Sunday, 30 October 2011

Little Red Riding Hood

I will definitely include this known tale, it has been adapted constantly and the most recognised version is most probably by German brothers, The Brothers Grimm. They made a collection of fairy tales for children called 'Children's and Household Tales' which is now more commonly known as 'Grimm's fairy tales' - Wikipedia.
In their version, Little red Riding Hood and the grandma get eaten by the wolf and a woodcutter bloke comes and hacks the wolf open (still pretty dark not gonna lie) and saves the day, they all go home happily before the wolf wakes up. In the classic version, the wolf in fact munches down Little Red and granny and lays in the grandmothers bed happily after having his belly filled. Nice. So where is the happily-ever-after here? That's right, there never was one, originally anyway...
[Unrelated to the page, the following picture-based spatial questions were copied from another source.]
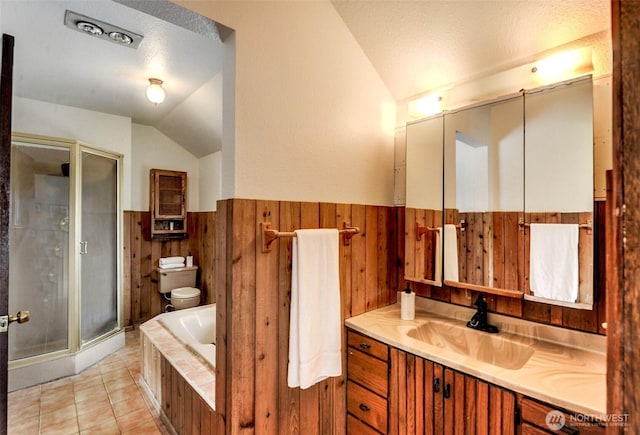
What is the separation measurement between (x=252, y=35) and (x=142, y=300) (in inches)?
145

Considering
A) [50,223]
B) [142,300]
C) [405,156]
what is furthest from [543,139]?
[142,300]

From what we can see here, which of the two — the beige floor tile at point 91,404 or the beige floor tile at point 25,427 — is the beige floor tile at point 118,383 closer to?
the beige floor tile at point 91,404

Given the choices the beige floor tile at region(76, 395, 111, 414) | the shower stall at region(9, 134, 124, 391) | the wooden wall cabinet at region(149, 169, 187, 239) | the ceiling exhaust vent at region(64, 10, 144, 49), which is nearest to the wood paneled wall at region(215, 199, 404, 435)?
the ceiling exhaust vent at region(64, 10, 144, 49)

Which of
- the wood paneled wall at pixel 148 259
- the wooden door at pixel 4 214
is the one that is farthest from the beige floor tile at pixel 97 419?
the wood paneled wall at pixel 148 259

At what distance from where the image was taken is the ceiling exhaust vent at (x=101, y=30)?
1.75 meters

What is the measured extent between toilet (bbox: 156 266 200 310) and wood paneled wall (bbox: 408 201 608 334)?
3.06 metres

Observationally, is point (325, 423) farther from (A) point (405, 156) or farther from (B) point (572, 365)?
(A) point (405, 156)

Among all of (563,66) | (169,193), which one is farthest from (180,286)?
(563,66)

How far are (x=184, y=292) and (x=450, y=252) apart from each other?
10.3ft

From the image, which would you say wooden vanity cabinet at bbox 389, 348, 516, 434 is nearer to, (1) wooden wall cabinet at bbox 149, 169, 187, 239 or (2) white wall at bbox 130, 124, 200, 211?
(1) wooden wall cabinet at bbox 149, 169, 187, 239

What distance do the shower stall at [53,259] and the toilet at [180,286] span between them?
75cm

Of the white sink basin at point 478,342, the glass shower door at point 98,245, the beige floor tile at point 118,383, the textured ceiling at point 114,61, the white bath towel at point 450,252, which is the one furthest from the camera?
the glass shower door at point 98,245

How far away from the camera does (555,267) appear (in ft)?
4.66

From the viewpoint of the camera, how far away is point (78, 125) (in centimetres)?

Here are some rough ideas for pages and layouts:


Little Red Riding Hood

Friday, 21 October 2011

Exhibition - V and A Museum of Childhood

We went to somewhere or another in London to see two current shows at the museum of childhood which are very beneficial to my project. One was called 'The Stuff of Nightmares' which was about the dark and creepy aspects of fairy tales - it explores this dark side as opposed to the innocent happily-ever-after that people seem to associate with them.
The display was spectacular! Even more so because the majority of it - a forest of evil creatures, strange characters and happenings (the ideal setting for a whimsical trip into a fairy tale), were created by children who worked alongside artists for the project.

I really felt like I had stepped into one of The Brothers Grimm's or Perraults narratives. It was very atmospheric and impressive.
Here is the link for this show:

The camera used was on my effing blackberry so I need to go back at some point with a decent camera and take some decent photographs!

Various other bits and bobs from The Stuff of Nightmares
(Creepy as hell itself)

The other show we saw was 'Magic Worlds', this was a wonderful collection of dreams, fantasy and fairy tales. It took you on a journey of narrative and history surrounding classic fairy tales and literature. It was full of books, illustrations, sculptures, puppets and toys. It had a traditional feel which I loved for it being so nostalgic. 

Photographs from 'Magic Worlds'


Lord of the rings

Alice in Wonderland

Hansel and Gretel

Snow White and The seven Dwarves

Saturday, 15 October 2011

The dark and disturbing world of fairy tales and challenging children's books

New year, new project!

We only really get two projects for the whole year so I spent about a month trying to figure out what I could do, I had so many ideas it was crazy and I had trouble narrowing them down, all I know is my preferred avenue in Illustration lies in children's books, everything from the literature to the illustrations, so it made perfect sense to focus on that as a subject matter.

Something that has always intrigued me is the topic of sensitive, challenging material in kid's books and the censorship issues surrounding them, from the gruesome tales of The Brothers Grimm and Edward Gorey to the wonderful whimsical tales of Harry Potter and Alice's Adventures in Wonderland. In particular, classic traditional fairytales.

 The reason I wanted to focus on this was for a number of reasons:

1: The fact that most, if not all, fairy tales have been constantly censored and adapted over the years since their first creation, elements have been entirely removed to portray what is known as the typical-fairy-tale-happily-ever-after-nonsense. These stories we used to read used to involve disturbing aspects of death, loss, abandonment,  deceit, treachery, the list goes on. Fairy tales actually began as dark adult stories, it was only when writers and poets began to make them into children's book collections and often slightly changed them that they became targeted towards them.

2: They were often morality stories, teaching the readers about life which I believe would have aided development in the child, particularly emotionally, socially and educationally.

3: To create a book which challenges the censorship system and would result in the likelihood of it being banned if it were to be published.

So, my idea is to create a collection of traditional fairy tales, a book of say 4 of the darkest stories in their most original form. They will not end happily, but tragically, as they originally did. No handsome prince shall come to save the day, but a disturbing tale to show human nature is on the way.